━━━━━ Given information
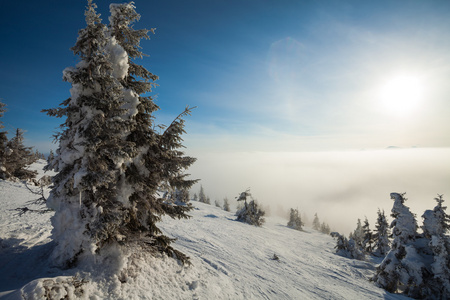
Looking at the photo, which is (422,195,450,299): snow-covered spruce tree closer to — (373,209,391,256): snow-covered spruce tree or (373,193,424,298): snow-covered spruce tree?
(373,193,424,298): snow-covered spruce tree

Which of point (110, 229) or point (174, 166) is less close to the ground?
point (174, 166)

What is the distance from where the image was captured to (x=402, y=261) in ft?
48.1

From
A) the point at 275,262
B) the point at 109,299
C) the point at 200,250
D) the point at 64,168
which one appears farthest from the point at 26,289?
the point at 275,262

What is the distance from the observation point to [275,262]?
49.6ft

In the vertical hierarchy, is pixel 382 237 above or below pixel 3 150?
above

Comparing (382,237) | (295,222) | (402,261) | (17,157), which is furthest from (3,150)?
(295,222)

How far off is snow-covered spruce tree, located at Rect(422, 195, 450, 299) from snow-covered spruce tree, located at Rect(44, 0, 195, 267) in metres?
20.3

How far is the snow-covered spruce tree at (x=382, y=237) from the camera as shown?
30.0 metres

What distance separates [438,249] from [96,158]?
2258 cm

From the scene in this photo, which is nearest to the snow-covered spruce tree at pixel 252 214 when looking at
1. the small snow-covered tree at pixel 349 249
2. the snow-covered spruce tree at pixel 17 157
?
━━━━━━━━━━
━━━━━ Given information
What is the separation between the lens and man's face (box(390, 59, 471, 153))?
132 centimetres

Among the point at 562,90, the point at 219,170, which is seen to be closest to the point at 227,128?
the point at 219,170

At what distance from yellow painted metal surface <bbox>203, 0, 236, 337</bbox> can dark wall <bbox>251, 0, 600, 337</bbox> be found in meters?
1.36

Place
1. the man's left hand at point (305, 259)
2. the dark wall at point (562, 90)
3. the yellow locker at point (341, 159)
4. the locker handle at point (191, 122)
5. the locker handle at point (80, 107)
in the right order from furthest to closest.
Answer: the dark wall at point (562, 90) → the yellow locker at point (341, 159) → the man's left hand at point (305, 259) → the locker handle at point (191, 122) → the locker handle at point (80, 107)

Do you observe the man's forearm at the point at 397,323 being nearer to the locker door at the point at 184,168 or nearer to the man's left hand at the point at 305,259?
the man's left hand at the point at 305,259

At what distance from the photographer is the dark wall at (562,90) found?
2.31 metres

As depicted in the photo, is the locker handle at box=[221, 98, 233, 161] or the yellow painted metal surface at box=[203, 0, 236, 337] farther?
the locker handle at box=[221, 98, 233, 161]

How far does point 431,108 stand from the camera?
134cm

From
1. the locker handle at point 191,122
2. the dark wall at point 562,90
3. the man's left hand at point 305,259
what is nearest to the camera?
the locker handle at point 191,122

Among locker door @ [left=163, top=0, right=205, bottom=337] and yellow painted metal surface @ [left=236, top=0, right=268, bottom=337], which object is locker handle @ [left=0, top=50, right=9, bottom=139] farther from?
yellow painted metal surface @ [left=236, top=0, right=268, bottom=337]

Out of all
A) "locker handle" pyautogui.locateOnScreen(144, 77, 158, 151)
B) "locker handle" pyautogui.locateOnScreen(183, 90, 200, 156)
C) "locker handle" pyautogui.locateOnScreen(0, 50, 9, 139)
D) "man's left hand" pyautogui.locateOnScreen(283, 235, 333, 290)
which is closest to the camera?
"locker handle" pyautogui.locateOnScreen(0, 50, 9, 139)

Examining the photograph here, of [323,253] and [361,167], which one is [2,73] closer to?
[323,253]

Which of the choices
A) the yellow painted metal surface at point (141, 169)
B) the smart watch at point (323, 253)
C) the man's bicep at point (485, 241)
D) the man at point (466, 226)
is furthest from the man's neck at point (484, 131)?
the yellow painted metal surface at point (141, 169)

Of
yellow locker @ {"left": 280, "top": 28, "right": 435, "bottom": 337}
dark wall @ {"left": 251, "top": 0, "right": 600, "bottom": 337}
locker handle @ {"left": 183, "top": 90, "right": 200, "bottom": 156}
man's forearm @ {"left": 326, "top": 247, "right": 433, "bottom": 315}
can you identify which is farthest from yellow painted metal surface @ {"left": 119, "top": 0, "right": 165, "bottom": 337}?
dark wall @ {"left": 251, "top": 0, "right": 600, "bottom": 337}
━━━━━━━━━━
━━━━━ Given information
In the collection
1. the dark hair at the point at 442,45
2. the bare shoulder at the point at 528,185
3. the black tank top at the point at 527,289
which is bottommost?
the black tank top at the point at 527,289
━━━━━━━━━━
The problem>
Find every line in the records that contains the word "spruce" and copy each of those lines.

Exercise response>
Looking at the photo, which is (422,195,450,299): snow-covered spruce tree closer to — (373,209,391,256): snow-covered spruce tree or (373,193,424,298): snow-covered spruce tree?
(373,193,424,298): snow-covered spruce tree
How far off is snow-covered spruce tree, located at Rect(422, 195, 450, 299) from snow-covered spruce tree, located at Rect(44, 0, 195, 267) in metres?
How far is the snow-covered spruce tree at (x=382, y=237) from the camera as shown?
From the scene in this photo, which is nearest to the snow-covered spruce tree at pixel 252 214 when looking at
2. the snow-covered spruce tree at pixel 17 157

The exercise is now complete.